Delhi may be home to a minuscule 0.13 per cent of all rural folk in the country (according to the latest census, a little under seven per cent of Delhi's 13.8 million population is rural), but a whopping nine per cent of the all-India sales of 'Lal Dant Manjan', a toothpowder primarily targeted at rural folk, take place in Delhi alone.
In fact, 28 per cent of all Lal Dant Manjan sales take place in the four metros of Delhi, Kolkata, Mumbai and Chennai. And 32 per cent of all bidis, again a smoking habit you'd associate primarily with rural markets, are sold in the four metros and Hyderabad and Bangalore.
Makes you wonder a bit, doesn't it, about why hotshot marketers from companies like Coke and Pepsi are constantly running around to the interiors of India looking for rural markets when these markets are in their very backyard -- besides, these companies have hardly made a dent in even the urban market's drinking habits.
Ironically, Coke's winning jingle -- Thanda matlab Coca Cola -- was conceived for connecting with the rural masses, but became a major hit in urban areas.
According to Sudershan Banerjee who used to head cellular phone Hutch's operations in India and now sells tobacco-free bidis, appropriately branded Vardaan (very literally, a 'boon' for nicotine-junkies from their fairy godmother or patron-saint), the research his company Dalmia Consumer Care conducted showed that 40 per cent of urban Indians were 'rural' in their mindset, or as he puts it, 'rurban.'
IRS data collated in the latest Marketing Whitebook from Businessworld confirms Banerjee's hypothesis for several top cities -- almost mirroring consumption patterns in Delhi, 25 per cent of Kolkatans and 22 per cent of Mumbai-ites use toothpowders, something typically associated with rural markets.
Not surprisingly, at a CII marketing summit where Banerjee made this point, Nestle India's chief Carlo Donati was quite dismissive of the mad rush in search of the rural consumer -- three fourths of India may live in rural areas, he conceded, but finding and servicing these customers was expensive and hit your profit margins.
While Coca-Cola India chief Sanjiv Gupta refused to rise to the bait, or answer specific questions on Coke's margins for rural areas versus urban ones, he did concede that rural operations were an expensive business -- the disposable income in rural areas is usually half that in urban areas, and distributors often have to drive 200 kilometres to service five shops to drop off less than a case of Coke each time.

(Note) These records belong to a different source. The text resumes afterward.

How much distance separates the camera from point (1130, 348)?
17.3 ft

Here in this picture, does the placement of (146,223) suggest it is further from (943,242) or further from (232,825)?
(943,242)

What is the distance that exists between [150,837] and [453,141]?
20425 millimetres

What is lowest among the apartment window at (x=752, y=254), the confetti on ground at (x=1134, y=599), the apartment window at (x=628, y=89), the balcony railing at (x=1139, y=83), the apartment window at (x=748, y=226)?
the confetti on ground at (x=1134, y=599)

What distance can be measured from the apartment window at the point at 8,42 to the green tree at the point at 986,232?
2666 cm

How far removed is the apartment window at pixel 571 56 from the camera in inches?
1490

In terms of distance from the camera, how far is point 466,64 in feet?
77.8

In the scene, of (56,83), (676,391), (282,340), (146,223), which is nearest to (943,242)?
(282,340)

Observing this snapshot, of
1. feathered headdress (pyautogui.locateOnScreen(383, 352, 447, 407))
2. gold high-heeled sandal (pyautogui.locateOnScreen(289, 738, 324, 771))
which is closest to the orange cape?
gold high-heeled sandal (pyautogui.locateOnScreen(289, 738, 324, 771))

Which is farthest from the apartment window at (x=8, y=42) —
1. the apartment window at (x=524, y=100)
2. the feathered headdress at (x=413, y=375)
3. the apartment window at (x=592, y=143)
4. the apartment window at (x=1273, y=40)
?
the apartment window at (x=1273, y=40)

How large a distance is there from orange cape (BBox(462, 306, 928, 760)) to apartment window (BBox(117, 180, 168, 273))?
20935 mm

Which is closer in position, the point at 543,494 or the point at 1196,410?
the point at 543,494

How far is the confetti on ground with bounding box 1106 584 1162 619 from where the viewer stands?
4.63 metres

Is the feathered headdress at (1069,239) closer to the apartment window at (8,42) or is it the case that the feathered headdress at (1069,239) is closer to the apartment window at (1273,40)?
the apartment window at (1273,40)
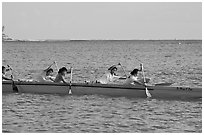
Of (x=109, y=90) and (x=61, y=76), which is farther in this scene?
(x=61, y=76)

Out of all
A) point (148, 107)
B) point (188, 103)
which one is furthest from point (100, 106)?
point (188, 103)

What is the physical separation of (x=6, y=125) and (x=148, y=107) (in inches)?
207

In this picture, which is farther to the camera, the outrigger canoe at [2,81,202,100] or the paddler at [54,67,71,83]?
the paddler at [54,67,71,83]

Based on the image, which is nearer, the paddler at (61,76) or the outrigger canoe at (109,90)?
A: the outrigger canoe at (109,90)

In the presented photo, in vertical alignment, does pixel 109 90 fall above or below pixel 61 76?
below

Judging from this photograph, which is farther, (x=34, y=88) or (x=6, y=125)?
(x=34, y=88)

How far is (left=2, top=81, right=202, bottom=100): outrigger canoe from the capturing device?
17641 millimetres

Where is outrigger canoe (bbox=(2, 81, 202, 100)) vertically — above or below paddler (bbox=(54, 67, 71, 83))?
below

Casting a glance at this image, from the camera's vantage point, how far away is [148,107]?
54.9ft

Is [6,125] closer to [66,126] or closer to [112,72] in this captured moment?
[66,126]

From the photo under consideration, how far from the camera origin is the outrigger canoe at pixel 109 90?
17641 mm

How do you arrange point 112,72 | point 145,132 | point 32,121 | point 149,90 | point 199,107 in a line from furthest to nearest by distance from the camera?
point 112,72 → point 149,90 → point 199,107 → point 32,121 → point 145,132

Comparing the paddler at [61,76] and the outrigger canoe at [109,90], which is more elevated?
the paddler at [61,76]

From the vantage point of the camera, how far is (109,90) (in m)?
18.5
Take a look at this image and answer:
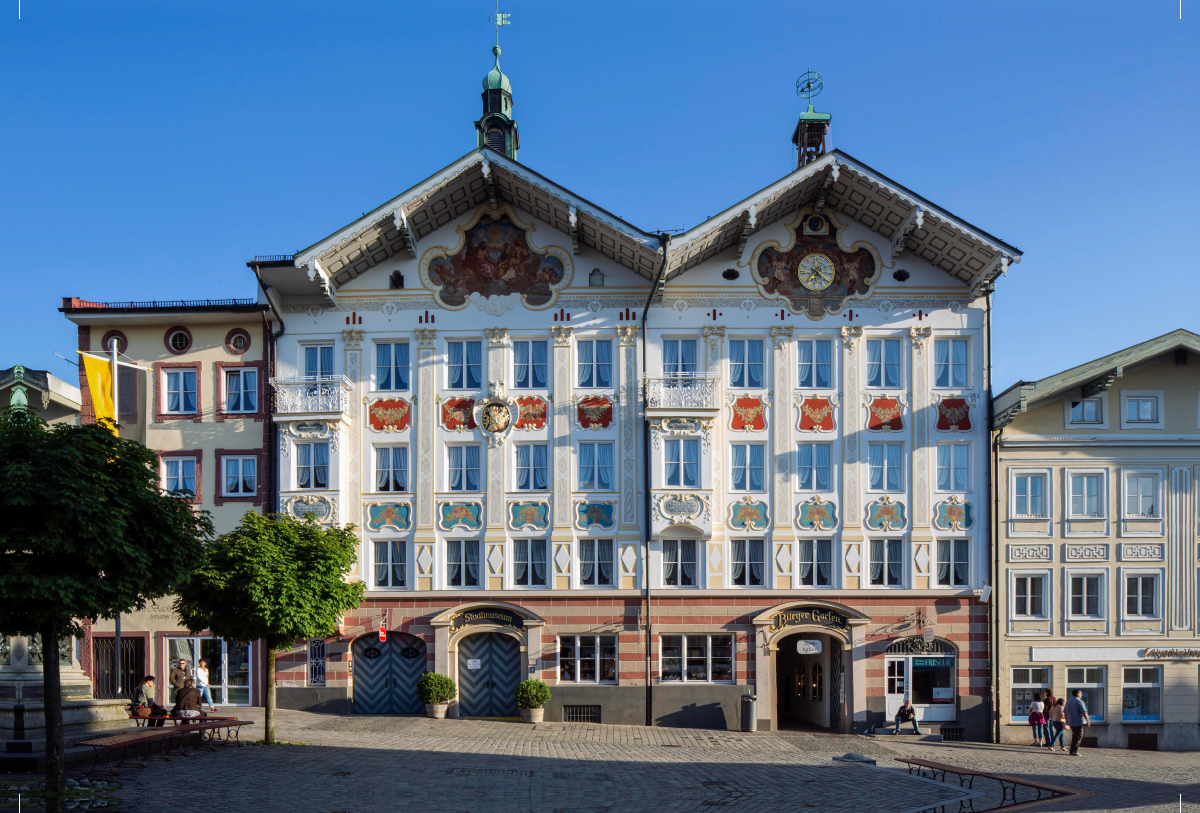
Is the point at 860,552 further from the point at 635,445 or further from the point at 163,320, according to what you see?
the point at 163,320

That said, Gupta chose to counter this by claiming that per capita consumption of Coke had doubled in rural areas last year, and that 80 per cent of new users were coming from rural areas once Coke came up with the Rs 5 bottle.

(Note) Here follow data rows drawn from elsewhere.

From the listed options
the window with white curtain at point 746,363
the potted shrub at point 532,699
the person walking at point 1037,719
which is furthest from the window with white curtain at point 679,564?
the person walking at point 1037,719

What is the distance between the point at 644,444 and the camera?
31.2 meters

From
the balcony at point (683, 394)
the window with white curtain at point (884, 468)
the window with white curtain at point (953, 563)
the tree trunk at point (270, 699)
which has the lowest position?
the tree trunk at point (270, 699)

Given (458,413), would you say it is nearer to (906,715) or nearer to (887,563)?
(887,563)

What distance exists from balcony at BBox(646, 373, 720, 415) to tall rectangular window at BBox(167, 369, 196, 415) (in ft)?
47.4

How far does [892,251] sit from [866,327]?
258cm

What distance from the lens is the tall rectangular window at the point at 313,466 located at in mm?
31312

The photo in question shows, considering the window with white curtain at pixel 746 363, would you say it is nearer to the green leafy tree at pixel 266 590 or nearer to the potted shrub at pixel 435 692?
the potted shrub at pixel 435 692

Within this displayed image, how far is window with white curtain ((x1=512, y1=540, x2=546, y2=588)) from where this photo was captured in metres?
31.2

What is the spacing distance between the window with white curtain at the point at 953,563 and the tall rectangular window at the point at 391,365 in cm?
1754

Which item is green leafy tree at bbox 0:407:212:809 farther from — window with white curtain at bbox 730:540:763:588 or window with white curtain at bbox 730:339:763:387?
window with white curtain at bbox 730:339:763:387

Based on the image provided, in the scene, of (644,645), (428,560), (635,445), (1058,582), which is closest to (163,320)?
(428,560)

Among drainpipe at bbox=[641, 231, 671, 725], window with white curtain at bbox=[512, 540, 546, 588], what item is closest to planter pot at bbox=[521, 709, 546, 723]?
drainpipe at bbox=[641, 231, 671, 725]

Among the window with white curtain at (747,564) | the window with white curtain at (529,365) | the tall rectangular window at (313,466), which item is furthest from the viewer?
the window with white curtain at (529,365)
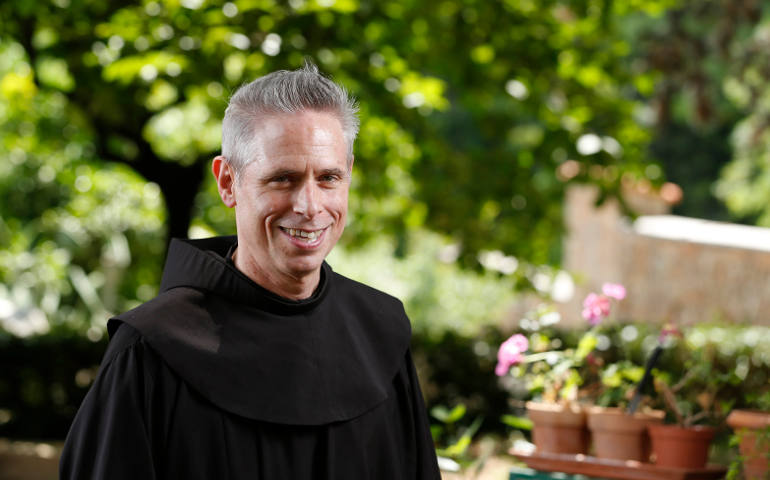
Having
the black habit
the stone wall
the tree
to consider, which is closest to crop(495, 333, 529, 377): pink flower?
the black habit

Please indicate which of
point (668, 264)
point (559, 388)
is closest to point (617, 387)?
point (559, 388)

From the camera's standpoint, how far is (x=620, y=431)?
11.3 feet

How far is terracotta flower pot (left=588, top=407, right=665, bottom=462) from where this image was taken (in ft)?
11.3

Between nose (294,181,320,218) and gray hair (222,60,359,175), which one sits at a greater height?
gray hair (222,60,359,175)

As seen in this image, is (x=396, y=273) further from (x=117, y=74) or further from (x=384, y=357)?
(x=384, y=357)

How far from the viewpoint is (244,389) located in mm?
2006

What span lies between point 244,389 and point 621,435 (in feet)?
5.84

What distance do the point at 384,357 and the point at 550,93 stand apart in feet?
19.6

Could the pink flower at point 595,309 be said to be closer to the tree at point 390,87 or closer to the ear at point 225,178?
the ear at point 225,178

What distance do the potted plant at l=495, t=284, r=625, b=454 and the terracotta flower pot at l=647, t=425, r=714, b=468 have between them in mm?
277

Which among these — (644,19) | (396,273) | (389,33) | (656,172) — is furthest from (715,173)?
(389,33)

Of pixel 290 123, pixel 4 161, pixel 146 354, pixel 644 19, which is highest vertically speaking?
pixel 644 19

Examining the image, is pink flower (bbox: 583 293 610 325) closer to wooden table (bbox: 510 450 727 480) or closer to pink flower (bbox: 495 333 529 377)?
pink flower (bbox: 495 333 529 377)

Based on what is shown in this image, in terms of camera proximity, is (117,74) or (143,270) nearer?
(117,74)
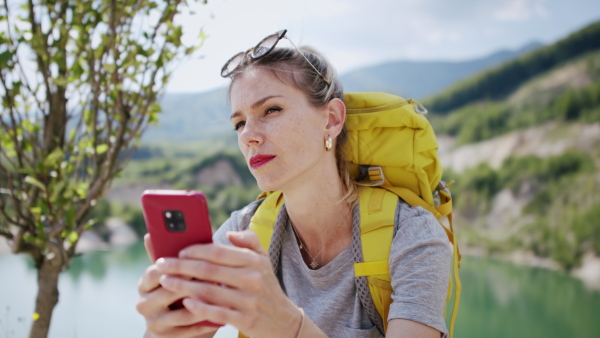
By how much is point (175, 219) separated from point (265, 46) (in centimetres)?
93

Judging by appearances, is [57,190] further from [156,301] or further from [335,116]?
[156,301]

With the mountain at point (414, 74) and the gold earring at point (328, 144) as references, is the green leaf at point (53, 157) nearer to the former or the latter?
Result: the gold earring at point (328, 144)

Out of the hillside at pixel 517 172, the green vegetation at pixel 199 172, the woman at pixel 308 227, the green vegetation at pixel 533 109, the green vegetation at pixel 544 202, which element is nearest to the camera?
the woman at pixel 308 227

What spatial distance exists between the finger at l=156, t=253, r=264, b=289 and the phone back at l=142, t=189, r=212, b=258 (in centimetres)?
5

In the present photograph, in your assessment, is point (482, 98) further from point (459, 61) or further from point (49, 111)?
point (459, 61)

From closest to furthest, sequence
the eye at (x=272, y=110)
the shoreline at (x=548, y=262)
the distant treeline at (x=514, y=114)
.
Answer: the eye at (x=272, y=110) → the shoreline at (x=548, y=262) → the distant treeline at (x=514, y=114)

It is, though, difficult to understand why the same logic, of finally getting the pricing strategy right, shouldn't have led to a similar jump in consumption levels in urban areas.
(While on Coke, an interesting point that came up in the same CII summit, is that the majority of the world's top brands are those that have been around for a long time -- just two of the top 50 global brands are under 20 years old, while for India, the figure is a slightly higher six.
Coke, for instance, has been around since 1886. So, the question arises, if Coke's credibility is such a big thing, and has survived more than 117 years, why is it that its Atlanta headquarters is so unruffled about the fact that Coke products contain unacceptably high levels of pesticide in India, certainly many times more than those in its international product?
Possibly because global NGOs like Greenpeace and PETA haven't taken it up yet. That's a cue for Sunita Narain of the Centre for Science and Environment who first exposed the high pesticide content!)
Interestingly, companies like Hindustan Lever who also sell a lot in rural areas have moved beyond just the simple rural-urban division, or even the conventional SEC A1 to E2 classification of people.
Lever has devised its own Living Standards Measure (LSM) on the basis of attributes like what goods people own and has 18 LSM classes of customers as opposed to just 8 SEC categories -- LSM categories 5 to 7, for instance, are typically SEC B and C families but live in a four-room house and own a washing machine and a camera.
In addition to this already confusing classification, companies like Lever then bung in various types of psychographics of their product.
Lifebuoy was seen as a brand used by people who needed self-assurance, according to Lever's director Aart Weijburg, and through some subtle repositioning using TV advertisements, Lifebuoy was seen as a self-affirmation brand.
While that sounds like just so much mumbo jumbo to non-marketing types like me, the fact of the matter is that at a time when both the volume and the value of toilet soaps is falling, Lifebuoy's marketshare rose from 11.9 in 2001 to 15 in June 2003. Similar repositioning of Lux saw its marketshare go up from 13.3 to 16.2.
Given that profit margins for most Indian MNC arms, whether it's a Lever or a Colgate, are nearly double those of their international parents, perhaps those huge salaries marketing executives get paid for mouthing inanities are justified. Just perhaps.